„Was ziehe ich an?“, ist eine Frage, die mit der Größe des Anlasses an Bedeutung gewinnt. So gesehen sind Olympische Spiele eine Veranstaltung, die allergrößte Sorgfalt in der Kleidungswahl verlangt. Nicht so sehr in den Wettbewerben, die von Funktionsgarderobe dominiert werden, sondern im Rahmenprogramm.
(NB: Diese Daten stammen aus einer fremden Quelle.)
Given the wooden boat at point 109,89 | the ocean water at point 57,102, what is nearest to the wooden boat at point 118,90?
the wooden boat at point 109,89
Die Thailänderinnen und Thailänder beispielsweise treten in Disziplinen an, die eher nicht zu den Kernsportarten von Olympischen Spielen gehören: Kitesurfen, Taekwondo, Schießen und so weiter. International werden sie also vor allem bei der Eröffnungsfeier am 26. Juli im Rampenlicht stehen, und wie sie sich da präsentieren, hat denn auch eine kleine Kontroverse ausgelöst im Königreich, in dem Kritik in der Regel gar nicht oder nur sehr verklausuliert formuliert werden darf.
Bei der Vorstellung der offiziellen Outfits wurde in den sozialen Medien umgehend das „veraltete Design“ bemäkelt, wie die Bangkok Post berichtete. Die Kritik gilt insbesondere den schlichten kragenlosen Jacken mit einer Borte aus traditionellen Mustern. Sie wurden mit der Kleidung von Regierungsbeamten verglichen, die gerade bei jungen Thailändern nicht besonders beliebt sind. Auf Bildern hatte sie Sapsiree Taerattanachai präsentiert, Thailands beste Badmintonspielerin im gemischten Doppel. Sie reagierte wie im Land üblich mit einem lächelnden Emoji, einem Herzen, einem Friedenszeichen und der Landesflagge auf die Kritik.
Der Leiter der Athletendelegation erläuterte, dass der Zweck dieses Anzugs darin bestehe, für thailändische Stoffe zu werben. Das thailändische Olympische Komitee habe eine alte und etablierte Schneiderei mit dem Entwurf und der Anfertigung der Anzüge beauftragt. Sogar Premierminister Srettha Thavisin verteidigte die Jacken, „wenn man sagt, deine oder meine Kleidung sei veraltet, liegt die Schönheit im Auge des Betrachters, nicht wahr?“, schrieb er auf Facebook. Die Uniform stehe „für die Verbindung von Vergangenheit und nachhaltiger Zukunft“. Sie steht nun aber auch für das Unverständnis der Alten für die modischen und eventuell auch die gesellschaftlichen Veränderungswünsche der Jungen.
Mit Neid schaut man auf die Uniformen der Mongolei
Interessant ist in diesem Zusammenhang, dass die Mongolei zur selben Zeit in sozialen Netzwerken gefeiert wird für Olympia-Uniformen, die von traditionellen Gewändern inspiriert sind, mit aufwendig bestickten Westen. Das hört sich nach einem ähnlichen Ansatz an, nur ist er in diesem Fall gelungen. Das Design stammt von „Michel & Amazonka“, einem jungen Mode-Label aus Ulan-Bator, das von den Schwestern Michel Choigaalaa und Amazonka Choigaalaa gegründet wurde.

Damit habe die Mongolei, die bei den Spielen in Peking 2008 ihre ersten und bisher einzigen Goldmedaillen im Judo und Boxen erringen konnte, „gerade die Olympischen Spiele gewonnen, bevor sie überhaupt begonnen haben“, wie der Stil-Influencer Ryan Yip auf Tiktok in einem Video jubelte, das rasch über zwei Millionen Mal angesehen wurde.
In Thailand hatte die Unzufriedenheit über das eigene Design Konsequenzen: Wenige Tage vor der Eröffnung hat das Nationale Olympische Komitee bekannt gegeben, dass das Team Thailand nun mit seinen modernen Trainingsanzügen bei der Eröffnung einlaufen werde, die deutlich frischer wirken als die Uniformjacken. Offizieller Grund: Das Material sei für das heiße Wetter in Frankreich besser geeignet. Die thailändische Art zu sagen: Wir haben verstanden.